I reached the last village of my tour. It was called Wheatland, and it was located in the southwest corner of the county, which was more of a collection of farm residences than a village. There were no local manufacturing based there. Being so far away from everything, it had its own small center of worship, the smallest one in the county from what I could tell, and it was located next to a large expansive park. There was essentially three other community buildings in town that housed the small industry that did happen. There was something like a bakery, which has its own name in French if this had been France, but I didn’t know what that was. What they made were baguettes and fresh bread for everyone in the community every morning. I had not seen one in the other communities and every morning younger members of each household commuted to pick up the day’s allotment of bread. There was also a meat and cheese shop next door, deep in the bowels of that building housed old cellars with aged cheddars and hanging slabs of beef and pork. The last building housed a general store for various things and I would learn later, it was a bit sparsely supplied.
The trip here went past Sunshine Lake and the camp where the teen coming of age camp was located and then the road turned southwesterly.
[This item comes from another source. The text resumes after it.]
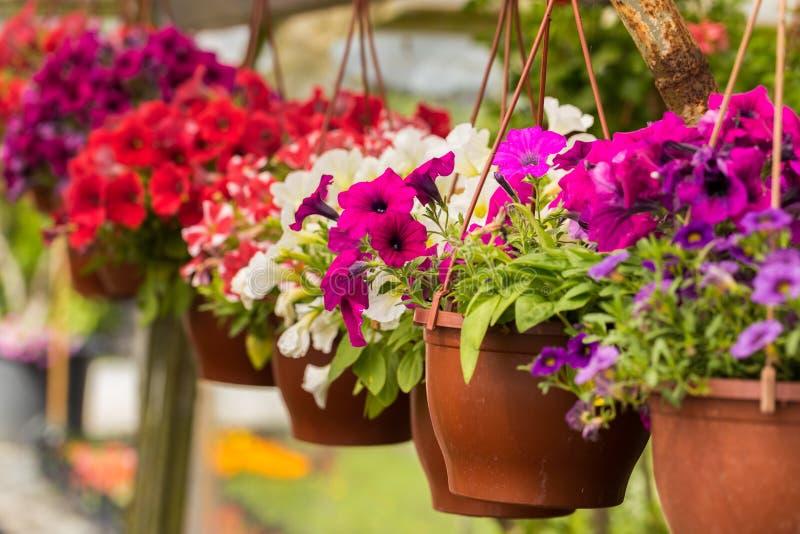 Różny typ kwitnie i rośliny w szklarni zdjęcie stock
It was still about a twelve-mile trip past the camp and as such having the local offerings, I’m sure, helped the residents and kept the community viable. It was a pretty spot for a village and it was set on a small knoll, something rare in this region of flatness and when we arrived, we stopped at what was essentially the end of the road and both of us got out and stretched. I looked between a pair of towering cottonwoods and could see the border fence to the south or me.
“The county line?” I pointed.
“Yes,” Nicole said. “Sort of a troubled point.”
“Why would that be?” I asked.
“This area was settled by some French families who had immigrated here and they put their village on top of this hill. As it was said, the French like their villages to be on a hill. Unfortunately, some of their daily lives can be seen by their neighbors. It has frequently been observed that the farmers in those two farmhouses,” she pointed, “occasionally will sit and stare up at us with binoculars occasionally and especially when they are working in the fields near the fence. There have been thoughts of buying that property to give us a buffer, but it has never come up for sale.”
“What have they said when people have approached them?” I asked the obvious.
“To my knowledge, no one has ever talked to anyone in either of those two farms. It has been discussed a few times that we should move the village northward and out of sight, but it hasn’t ever been done.”
I mumbled what I was thinking, but it was too loud, and Nicole heard what I said and then repeated it. “Someone should talk to them, maybe they’d like to join.” I had said it mostly in jest but it was what I was thinking. Nicole shrugged that off and never made a comment after her dismissive look.
“We will be staying at the Chigall family. They have room for us.” I looked down on my list after Nicole said this. “We have also been so graciously invited to spend the family dinner with them.”
“How do you hear about these invites?” I asked, knowing the answer. I knew the county had eyes, ears, and a voice. I just couldn’t hear, see, or talk to it. “It is not like you made a telephone call or anything.”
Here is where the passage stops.